= Albert Todd (Missouri politician) =

American lawyer and politician

Albert Todd (March 4, 1813 – April 30, 1885) was an American lawyer and politician.

Todd, third son of Ira and Sally (Hmman) Todd, was born in Hartwick, New York., March 4, 1813. He had spent one year at Amherst College, before entering as Sophomore at Yale College, where he graduated in 1836. He taught a high school in Canaan, Connecticut, until the spring of 1837, when he began law studies with Judge Arphaxad Loomis, of Little Falls, New York. Upon his admission to the bar in 1839, he decided to emigrate to the West. He selected St. Louis and arrived there in November, 1839, beginning practice in March 1840. He gave special attention to questions affecting real property, and achieved distinguished success in litigated cases of this nature. Through apprehensions with regard to his health, he retired in 1860, at a comparatively early age, from active practice, confining himself thereafter to office consultations. He declined all political nominations until 1854, when he was elected to the Missouri House of Representatives.

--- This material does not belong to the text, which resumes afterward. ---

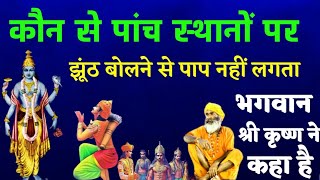 कौन से पांच स्थानों पर
झूंठ बोलने से पाप नहीं लगता
भगवान
श्री कृष्ण ने
कहा है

In 1860 he was an unsuccessful candidate for US Congress on the Bell and Everett ticket. In 1875, he was a member of the convention which revised the Constitution of Missouri. He was a director of Washington University in St. Louis, and served gratuitously for fifteen years in its Law Department as lecturer. Among his students was Lemma Barkeloo, the first female law student in the United States. After a month's illness, he died at his home in St. Louis, of meningitis, April 30, 1885, in his 73rd year.

On October 27, 1842, he married Elizabeth Wilson, of Little Falls, who died February 9, 1848, leaving a daughter who survived him. He next married, August 10, 1854, Caroline, daughter of Benjamin Johnson, of Bond County, Illinois, who survived him without children.